In 2006 I ventured out into the world of publishing, never expecting anything I wrote to actually make it past the submission process. I was a bit shocked when I was offered a contract--excited, yes, but not really ready to believe my good fortune. Then, I settled in to see if I could replicate my first attempt.

Imagine my surprise when that's exactly what happened. I couldn't contain my excitement as I was offered contracts for a second and then a third book.

There was one small fly in the ointment.

Some folks were...takeaback at the 'kissing bits'. I've had some time to consider this since then. And I've decided this might be a reflection on personal views of the action in the bedroom. I know individuals who cannot mention their own body parts without lowering their voice as though they're speaking about something unmentionable.
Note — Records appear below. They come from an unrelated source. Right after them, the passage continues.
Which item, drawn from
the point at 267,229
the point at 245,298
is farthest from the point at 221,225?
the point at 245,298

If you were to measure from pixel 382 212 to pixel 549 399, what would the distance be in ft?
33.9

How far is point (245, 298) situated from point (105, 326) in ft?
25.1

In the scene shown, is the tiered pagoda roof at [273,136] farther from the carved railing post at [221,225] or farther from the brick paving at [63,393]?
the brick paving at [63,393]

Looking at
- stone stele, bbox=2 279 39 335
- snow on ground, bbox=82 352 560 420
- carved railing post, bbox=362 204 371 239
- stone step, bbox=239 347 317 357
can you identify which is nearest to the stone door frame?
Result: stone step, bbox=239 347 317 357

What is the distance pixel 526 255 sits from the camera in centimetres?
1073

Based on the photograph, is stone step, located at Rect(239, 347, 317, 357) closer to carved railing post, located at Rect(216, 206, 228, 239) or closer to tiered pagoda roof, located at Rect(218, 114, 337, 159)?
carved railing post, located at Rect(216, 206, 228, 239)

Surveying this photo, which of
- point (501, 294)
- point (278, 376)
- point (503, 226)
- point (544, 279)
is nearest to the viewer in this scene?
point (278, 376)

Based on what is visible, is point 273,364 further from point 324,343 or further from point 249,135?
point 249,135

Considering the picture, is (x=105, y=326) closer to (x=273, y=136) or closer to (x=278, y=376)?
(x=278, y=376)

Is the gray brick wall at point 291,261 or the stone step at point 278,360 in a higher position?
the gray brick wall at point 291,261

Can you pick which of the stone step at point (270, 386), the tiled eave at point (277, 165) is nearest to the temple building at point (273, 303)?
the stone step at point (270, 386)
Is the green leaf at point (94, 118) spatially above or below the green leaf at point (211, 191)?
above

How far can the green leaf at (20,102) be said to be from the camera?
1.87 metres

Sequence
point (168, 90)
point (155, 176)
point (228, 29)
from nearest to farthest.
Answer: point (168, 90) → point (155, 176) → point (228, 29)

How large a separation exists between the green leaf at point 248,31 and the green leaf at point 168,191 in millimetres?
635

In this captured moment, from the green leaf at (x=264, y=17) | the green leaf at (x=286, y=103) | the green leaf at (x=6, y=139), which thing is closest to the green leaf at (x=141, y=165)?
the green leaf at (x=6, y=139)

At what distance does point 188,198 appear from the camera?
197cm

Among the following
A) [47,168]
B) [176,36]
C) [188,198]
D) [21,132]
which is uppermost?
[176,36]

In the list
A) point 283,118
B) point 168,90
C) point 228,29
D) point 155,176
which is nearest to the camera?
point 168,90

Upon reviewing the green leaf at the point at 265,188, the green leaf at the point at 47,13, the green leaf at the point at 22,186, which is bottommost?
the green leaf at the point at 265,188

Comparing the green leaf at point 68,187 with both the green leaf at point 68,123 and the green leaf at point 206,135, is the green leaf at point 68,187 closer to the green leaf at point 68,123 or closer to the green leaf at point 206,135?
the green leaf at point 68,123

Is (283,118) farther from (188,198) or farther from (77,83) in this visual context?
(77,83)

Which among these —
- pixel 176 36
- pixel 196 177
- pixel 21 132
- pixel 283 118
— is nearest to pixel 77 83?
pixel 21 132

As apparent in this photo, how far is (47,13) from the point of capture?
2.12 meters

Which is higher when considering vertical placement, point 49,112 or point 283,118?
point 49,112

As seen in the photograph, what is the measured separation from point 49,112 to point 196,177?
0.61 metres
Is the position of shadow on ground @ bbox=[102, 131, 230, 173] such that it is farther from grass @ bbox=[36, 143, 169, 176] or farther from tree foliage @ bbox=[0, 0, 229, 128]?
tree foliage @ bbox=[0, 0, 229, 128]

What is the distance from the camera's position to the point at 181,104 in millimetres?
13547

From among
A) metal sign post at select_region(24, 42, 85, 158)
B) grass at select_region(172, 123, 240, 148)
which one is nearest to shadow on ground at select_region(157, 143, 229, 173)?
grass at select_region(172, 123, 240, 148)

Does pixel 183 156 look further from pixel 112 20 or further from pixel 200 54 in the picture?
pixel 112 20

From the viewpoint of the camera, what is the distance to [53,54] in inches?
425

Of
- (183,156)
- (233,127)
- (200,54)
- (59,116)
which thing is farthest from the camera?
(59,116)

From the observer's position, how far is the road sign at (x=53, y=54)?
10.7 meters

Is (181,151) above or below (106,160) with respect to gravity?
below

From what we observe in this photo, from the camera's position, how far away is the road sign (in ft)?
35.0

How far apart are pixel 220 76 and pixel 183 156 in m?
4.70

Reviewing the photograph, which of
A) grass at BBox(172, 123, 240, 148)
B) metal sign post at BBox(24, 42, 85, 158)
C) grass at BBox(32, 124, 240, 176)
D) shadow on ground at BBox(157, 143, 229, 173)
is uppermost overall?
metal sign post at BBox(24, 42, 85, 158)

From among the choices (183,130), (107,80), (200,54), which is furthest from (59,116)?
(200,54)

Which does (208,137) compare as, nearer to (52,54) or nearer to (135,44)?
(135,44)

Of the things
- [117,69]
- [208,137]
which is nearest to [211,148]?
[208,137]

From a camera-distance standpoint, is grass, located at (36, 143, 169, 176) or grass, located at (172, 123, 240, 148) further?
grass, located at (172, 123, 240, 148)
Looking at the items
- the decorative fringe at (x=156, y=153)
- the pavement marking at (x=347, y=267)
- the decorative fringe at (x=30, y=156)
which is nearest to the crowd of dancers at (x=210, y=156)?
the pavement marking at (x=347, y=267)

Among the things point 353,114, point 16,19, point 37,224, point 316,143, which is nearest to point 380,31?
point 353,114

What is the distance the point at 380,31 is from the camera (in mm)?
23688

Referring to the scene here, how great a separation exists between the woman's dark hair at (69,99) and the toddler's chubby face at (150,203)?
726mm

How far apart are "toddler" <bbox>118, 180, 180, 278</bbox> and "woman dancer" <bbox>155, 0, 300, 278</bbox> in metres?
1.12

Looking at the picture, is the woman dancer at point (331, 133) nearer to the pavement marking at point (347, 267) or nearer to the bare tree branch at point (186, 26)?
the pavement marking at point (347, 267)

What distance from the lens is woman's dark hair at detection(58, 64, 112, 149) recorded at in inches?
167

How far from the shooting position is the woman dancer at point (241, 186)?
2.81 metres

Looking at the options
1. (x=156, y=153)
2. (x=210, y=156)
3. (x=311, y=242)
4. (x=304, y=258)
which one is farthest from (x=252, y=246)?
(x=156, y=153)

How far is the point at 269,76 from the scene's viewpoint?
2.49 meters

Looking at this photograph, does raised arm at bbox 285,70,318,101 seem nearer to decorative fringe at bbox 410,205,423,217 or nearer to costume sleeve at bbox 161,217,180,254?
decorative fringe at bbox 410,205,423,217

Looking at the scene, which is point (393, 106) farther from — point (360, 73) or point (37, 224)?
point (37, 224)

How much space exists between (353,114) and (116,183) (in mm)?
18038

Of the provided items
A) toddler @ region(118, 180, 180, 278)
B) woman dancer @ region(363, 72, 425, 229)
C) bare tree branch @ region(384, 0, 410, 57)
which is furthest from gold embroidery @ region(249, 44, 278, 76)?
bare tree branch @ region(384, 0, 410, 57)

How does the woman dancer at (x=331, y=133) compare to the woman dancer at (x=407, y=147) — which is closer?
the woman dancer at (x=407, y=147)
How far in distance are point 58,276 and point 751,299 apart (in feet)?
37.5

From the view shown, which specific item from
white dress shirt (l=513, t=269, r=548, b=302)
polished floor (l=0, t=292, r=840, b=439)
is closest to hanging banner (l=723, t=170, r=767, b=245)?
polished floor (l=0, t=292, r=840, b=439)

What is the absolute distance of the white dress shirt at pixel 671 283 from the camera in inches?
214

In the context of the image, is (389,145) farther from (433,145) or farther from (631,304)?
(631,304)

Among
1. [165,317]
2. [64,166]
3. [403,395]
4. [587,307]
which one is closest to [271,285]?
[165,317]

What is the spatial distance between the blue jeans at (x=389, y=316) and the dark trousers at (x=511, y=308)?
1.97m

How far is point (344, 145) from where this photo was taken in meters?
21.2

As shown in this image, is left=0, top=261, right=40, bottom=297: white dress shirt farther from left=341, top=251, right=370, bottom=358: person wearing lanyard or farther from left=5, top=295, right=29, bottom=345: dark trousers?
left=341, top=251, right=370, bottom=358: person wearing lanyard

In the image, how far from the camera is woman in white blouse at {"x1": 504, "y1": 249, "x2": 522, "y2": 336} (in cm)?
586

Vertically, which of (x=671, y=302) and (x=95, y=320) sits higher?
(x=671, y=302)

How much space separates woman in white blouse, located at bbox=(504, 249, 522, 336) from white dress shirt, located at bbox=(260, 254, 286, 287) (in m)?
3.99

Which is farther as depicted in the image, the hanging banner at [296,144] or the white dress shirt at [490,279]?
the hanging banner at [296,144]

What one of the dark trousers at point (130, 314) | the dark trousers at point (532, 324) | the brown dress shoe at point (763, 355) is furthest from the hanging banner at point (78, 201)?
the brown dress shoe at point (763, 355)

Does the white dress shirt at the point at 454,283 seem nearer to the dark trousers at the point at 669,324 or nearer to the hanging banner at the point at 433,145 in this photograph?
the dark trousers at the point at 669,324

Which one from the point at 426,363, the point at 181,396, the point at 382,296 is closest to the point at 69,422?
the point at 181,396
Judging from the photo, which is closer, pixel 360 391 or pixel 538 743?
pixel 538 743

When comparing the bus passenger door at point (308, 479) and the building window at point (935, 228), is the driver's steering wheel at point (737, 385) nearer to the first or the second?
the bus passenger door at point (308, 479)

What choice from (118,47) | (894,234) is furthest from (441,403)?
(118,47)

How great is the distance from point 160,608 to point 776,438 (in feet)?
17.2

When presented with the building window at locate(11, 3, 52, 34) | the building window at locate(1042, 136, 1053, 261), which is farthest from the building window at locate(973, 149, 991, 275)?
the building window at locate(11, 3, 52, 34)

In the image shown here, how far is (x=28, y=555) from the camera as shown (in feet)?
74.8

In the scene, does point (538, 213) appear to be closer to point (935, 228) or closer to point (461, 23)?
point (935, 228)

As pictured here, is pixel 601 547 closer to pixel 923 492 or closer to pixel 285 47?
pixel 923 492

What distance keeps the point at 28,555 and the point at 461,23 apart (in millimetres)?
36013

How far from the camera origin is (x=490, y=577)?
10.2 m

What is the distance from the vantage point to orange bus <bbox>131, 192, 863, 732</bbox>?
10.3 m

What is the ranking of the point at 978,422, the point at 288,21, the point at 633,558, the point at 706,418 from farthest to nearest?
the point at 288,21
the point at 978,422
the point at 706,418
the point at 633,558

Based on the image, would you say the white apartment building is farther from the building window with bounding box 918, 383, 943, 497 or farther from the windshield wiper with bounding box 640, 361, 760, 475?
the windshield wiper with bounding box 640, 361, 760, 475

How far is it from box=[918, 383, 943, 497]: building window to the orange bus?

Now, that must make it difficult to share information with their partner or doctor.

An acquaintance of mine suggested this was natural modesty. I'm not so sure. I believe it's partly embarrassment--an uncomfortable acknowledgement that we ALL have sexual thoughts and feelings. And it's the stark reality that most women have participated in sex at sometime during their lives. Because HELLO...it's pretty difficult to get pregnant, otherwise. Not impossible. But the alternatives certainly take planning and effort.

There's touchy denial going on there, a sly secret knowledge that pretends the truth is hidden in a deep, dark closet. In reality, sex, along with eating and sleeping is one of the activities almost all adult humans share. Pretending we don't is akin to denying we have hunger or a need to rest.

Now I don't advocate public sex. I don't even advocate public discussion about what we personally do--or don't--in the bedroom. But I do think no man, or woman, should be embarrassed by the language in your average erotic romance. If those words, those names for body parts make the reader squirm that much...doesn't that say more about our strangeness, than the writers?

The first time I ever read the word 'breasts', at around age eight, it was in the Bible. Song of Solomon. The author clearly revels in the physical attributes of his lover. He admires and loves her. I have noticed that book is entirely skipped over in church services. Why is that? I was taught that EVERY part of the Bible is equally important. I suspect this goes back to those secret, hushed whispers in the living rooms across the land.

We are the only ones who can shine a light on the secrets in the closet. No wonder our kids have no way to speak to us, no way to frame their questions. After all, our actions speak so loudly they drown out our words. Sex is bad. Dirty. Secret.

anny    

1 comment:

  1. I often wonder in 2006, before Shades of Intense Boredom beat-me-whip-me-sex and the plethora of rom-porn after, at how tame we were. And people? Someone will always bitch aboutsomething in a story - not enough porn, too much porn...whatever...people are strange.